Chandon’s compositions are marked by strong shadows, a unifying graphic component that also
serves to anchor her forms to the landscape and position the images in time. As an artist interested in
the fate of the communities and environments depicted in her paintings, it seems meaningful that her
works transform ephemeral shadows into bold, fixed elements—an act of capturing and sustaining
fleeting moments in time through art. “I paint not to be nostalgic,” she has written, “but to raise basic
questions about social, cultural, economic, and political change. Remembering what the past feels
like through conjured memories is a way of encountering, and countering, the here and now.”
Chandon spent her early career in the Sacramento Valley, whose fields, cars, and architecture
shaped her formative years as an artist; the influences for her recent paintings include Grant Wood,
Edward Hopper, and Robert Bechtel, masters of depicting the American vernacular. Renowned
painter Wayne Thiebaud, Chandon’s mentor, who shares her passion for a delectable palette and
arresting compositions, has noted that her “effective synthesis of abstract and representational
elements” give her works “an intensity and raw graphic power to behold.”

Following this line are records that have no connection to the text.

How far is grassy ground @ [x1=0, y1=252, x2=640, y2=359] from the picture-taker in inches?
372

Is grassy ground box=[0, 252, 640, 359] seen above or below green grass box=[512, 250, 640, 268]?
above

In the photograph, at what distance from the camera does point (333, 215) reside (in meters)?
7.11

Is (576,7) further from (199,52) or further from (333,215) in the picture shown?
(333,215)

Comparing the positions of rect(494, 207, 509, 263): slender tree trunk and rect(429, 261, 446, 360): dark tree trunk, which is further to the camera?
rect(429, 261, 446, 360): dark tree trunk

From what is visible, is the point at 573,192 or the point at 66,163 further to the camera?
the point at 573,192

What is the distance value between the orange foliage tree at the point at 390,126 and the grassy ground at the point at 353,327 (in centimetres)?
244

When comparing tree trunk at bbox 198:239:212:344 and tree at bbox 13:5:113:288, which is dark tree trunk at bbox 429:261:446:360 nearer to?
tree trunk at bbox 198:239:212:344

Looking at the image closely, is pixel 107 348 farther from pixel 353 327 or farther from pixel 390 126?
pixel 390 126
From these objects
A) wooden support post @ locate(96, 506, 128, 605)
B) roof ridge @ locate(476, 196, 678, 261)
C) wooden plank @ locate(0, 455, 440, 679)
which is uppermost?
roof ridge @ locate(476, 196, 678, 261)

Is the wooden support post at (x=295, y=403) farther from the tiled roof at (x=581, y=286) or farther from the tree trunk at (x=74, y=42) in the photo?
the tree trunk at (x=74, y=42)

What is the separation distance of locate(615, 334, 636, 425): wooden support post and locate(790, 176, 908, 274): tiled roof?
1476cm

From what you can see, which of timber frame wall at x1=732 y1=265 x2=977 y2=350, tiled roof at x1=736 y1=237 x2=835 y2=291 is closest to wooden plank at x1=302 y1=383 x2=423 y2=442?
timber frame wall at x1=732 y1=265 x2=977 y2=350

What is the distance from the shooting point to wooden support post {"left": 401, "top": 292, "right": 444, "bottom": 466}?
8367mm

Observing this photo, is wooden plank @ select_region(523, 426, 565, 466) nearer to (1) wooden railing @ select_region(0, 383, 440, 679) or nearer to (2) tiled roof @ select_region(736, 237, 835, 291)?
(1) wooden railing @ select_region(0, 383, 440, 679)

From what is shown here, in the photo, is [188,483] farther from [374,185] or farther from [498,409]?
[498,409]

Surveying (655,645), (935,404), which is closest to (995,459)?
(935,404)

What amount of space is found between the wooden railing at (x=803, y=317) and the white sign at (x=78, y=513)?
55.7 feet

In addition to numerous international art fairs, Chandon has exhibited her work at the Center for
Contemporary Art, Sacramento and the Richard L. Nelson Gallery at the University of California,
Davis, among many others. Her artwork is included in the Morgan Flagg Collection at the de Young
Museum, San Francisco and the University of California, Davis’ Shields Library, as well as in
corporate and notable private collections. She earned her MFA from the Art Institute of Boston at
Lesley University and resides in Northern California.